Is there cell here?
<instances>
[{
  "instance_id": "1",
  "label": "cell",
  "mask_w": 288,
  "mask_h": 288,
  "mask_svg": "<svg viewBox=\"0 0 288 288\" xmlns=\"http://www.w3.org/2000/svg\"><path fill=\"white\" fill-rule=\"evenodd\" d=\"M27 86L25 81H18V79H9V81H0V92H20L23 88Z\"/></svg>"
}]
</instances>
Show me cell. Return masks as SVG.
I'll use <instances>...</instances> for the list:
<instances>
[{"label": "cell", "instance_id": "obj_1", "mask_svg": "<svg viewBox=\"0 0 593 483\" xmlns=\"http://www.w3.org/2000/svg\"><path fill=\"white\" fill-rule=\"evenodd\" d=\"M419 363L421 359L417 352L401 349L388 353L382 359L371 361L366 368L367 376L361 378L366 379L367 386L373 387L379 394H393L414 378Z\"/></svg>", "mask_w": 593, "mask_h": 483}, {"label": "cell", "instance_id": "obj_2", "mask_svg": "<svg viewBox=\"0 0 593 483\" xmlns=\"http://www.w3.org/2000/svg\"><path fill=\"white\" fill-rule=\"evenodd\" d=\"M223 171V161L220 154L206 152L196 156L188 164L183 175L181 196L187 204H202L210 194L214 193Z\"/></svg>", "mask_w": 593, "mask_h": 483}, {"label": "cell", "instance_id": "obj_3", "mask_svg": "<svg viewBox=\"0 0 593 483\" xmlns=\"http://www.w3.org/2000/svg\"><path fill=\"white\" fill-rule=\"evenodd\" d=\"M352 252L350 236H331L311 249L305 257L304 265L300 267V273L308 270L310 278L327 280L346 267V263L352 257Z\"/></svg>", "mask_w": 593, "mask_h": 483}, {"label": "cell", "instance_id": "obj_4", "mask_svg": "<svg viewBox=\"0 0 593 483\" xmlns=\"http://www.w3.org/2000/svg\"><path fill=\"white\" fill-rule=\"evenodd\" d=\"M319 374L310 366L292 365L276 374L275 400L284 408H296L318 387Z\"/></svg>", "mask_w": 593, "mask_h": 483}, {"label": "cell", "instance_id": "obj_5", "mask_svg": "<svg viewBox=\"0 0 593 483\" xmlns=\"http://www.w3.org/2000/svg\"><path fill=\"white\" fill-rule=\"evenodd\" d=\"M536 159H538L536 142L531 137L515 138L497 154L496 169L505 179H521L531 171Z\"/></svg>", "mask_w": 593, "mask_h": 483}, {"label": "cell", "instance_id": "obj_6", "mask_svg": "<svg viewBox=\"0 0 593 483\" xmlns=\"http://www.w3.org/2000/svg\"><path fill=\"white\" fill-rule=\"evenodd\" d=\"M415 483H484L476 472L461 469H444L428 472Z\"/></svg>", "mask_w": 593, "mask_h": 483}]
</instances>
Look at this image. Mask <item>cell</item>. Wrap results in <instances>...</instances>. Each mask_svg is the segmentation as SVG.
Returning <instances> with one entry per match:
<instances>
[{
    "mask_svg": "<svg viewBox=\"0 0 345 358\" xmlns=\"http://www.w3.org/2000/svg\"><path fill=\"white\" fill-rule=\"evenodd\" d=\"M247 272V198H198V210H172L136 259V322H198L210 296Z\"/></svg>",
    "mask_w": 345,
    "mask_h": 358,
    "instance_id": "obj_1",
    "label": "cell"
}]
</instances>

## Written request
Retype all of the lines above word for word, with every character, space, and line break unchanged.

## Expected answer
Is there cell here?
<instances>
[{
  "instance_id": "1",
  "label": "cell",
  "mask_w": 288,
  "mask_h": 288,
  "mask_svg": "<svg viewBox=\"0 0 288 288\" xmlns=\"http://www.w3.org/2000/svg\"><path fill=\"white\" fill-rule=\"evenodd\" d=\"M27 86L25 81H18V79H9V81H0V92H20L23 88Z\"/></svg>"
}]
</instances>
Show me cell. Return masks as SVG.
I'll use <instances>...</instances> for the list:
<instances>
[{"label": "cell", "instance_id": "obj_1", "mask_svg": "<svg viewBox=\"0 0 593 483\" xmlns=\"http://www.w3.org/2000/svg\"><path fill=\"white\" fill-rule=\"evenodd\" d=\"M419 363L421 359L417 352L401 349L388 353L382 359L371 361L366 368L367 376L361 378L366 379L367 386L373 387L379 394H393L414 378Z\"/></svg>", "mask_w": 593, "mask_h": 483}, {"label": "cell", "instance_id": "obj_2", "mask_svg": "<svg viewBox=\"0 0 593 483\" xmlns=\"http://www.w3.org/2000/svg\"><path fill=\"white\" fill-rule=\"evenodd\" d=\"M223 171V161L220 154L206 152L196 156L188 164L183 175L181 196L187 204H202L210 194L214 193Z\"/></svg>", "mask_w": 593, "mask_h": 483}, {"label": "cell", "instance_id": "obj_3", "mask_svg": "<svg viewBox=\"0 0 593 483\" xmlns=\"http://www.w3.org/2000/svg\"><path fill=\"white\" fill-rule=\"evenodd\" d=\"M352 252L350 236H331L311 249L305 257L304 265L300 267V273L308 270L310 278L327 280L346 267V263L352 257Z\"/></svg>", "mask_w": 593, "mask_h": 483}, {"label": "cell", "instance_id": "obj_4", "mask_svg": "<svg viewBox=\"0 0 593 483\" xmlns=\"http://www.w3.org/2000/svg\"><path fill=\"white\" fill-rule=\"evenodd\" d=\"M319 374L310 366L292 365L276 374L275 400L284 408H296L318 387Z\"/></svg>", "mask_w": 593, "mask_h": 483}, {"label": "cell", "instance_id": "obj_5", "mask_svg": "<svg viewBox=\"0 0 593 483\" xmlns=\"http://www.w3.org/2000/svg\"><path fill=\"white\" fill-rule=\"evenodd\" d=\"M536 159H538L536 142L531 137L515 138L497 154L496 169L505 179H521L531 171Z\"/></svg>", "mask_w": 593, "mask_h": 483}, {"label": "cell", "instance_id": "obj_6", "mask_svg": "<svg viewBox=\"0 0 593 483\" xmlns=\"http://www.w3.org/2000/svg\"><path fill=\"white\" fill-rule=\"evenodd\" d=\"M415 483H484L476 472L461 469H444L428 472Z\"/></svg>", "mask_w": 593, "mask_h": 483}]
</instances>
Look at this image. Mask <item>cell</item>. Wrap results in <instances>...</instances>. Each mask_svg is the segmentation as SVG.
Returning <instances> with one entry per match:
<instances>
[{
    "mask_svg": "<svg viewBox=\"0 0 345 358\" xmlns=\"http://www.w3.org/2000/svg\"><path fill=\"white\" fill-rule=\"evenodd\" d=\"M247 272V198H198V210H172L136 259V322H198L210 296Z\"/></svg>",
    "mask_w": 345,
    "mask_h": 358,
    "instance_id": "obj_1",
    "label": "cell"
}]
</instances>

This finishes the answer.